* **What you have to do**
Wherever a line holds the word "genus", copy that line from the data.
------------------------
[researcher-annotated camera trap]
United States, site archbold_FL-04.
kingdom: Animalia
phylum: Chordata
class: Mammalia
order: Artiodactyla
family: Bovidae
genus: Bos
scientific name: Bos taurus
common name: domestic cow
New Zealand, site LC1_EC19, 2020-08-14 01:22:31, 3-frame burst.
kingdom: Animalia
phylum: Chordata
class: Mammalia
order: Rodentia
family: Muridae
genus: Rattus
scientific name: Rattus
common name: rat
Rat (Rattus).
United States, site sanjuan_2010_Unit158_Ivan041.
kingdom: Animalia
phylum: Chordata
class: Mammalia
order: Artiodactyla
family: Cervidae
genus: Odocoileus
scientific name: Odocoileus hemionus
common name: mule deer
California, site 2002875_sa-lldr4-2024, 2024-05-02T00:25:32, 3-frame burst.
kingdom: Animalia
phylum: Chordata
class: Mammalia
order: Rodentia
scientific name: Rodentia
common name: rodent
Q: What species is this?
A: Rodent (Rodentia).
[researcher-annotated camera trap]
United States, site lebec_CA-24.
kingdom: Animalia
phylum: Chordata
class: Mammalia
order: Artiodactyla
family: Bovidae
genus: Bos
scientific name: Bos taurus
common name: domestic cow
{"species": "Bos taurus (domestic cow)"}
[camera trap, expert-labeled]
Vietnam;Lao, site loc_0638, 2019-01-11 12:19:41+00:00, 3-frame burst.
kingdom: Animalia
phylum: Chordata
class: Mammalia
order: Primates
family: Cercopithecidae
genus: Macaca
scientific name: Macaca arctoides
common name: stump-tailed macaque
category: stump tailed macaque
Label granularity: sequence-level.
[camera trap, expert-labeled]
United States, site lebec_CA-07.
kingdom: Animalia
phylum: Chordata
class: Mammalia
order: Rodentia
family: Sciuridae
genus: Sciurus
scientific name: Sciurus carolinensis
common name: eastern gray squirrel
------------------------
* **Worked solution**
genus: Bos
genus: Rattus
genus: Odocoileus
genus: Bos
genus: Macaca
genus: Sciurus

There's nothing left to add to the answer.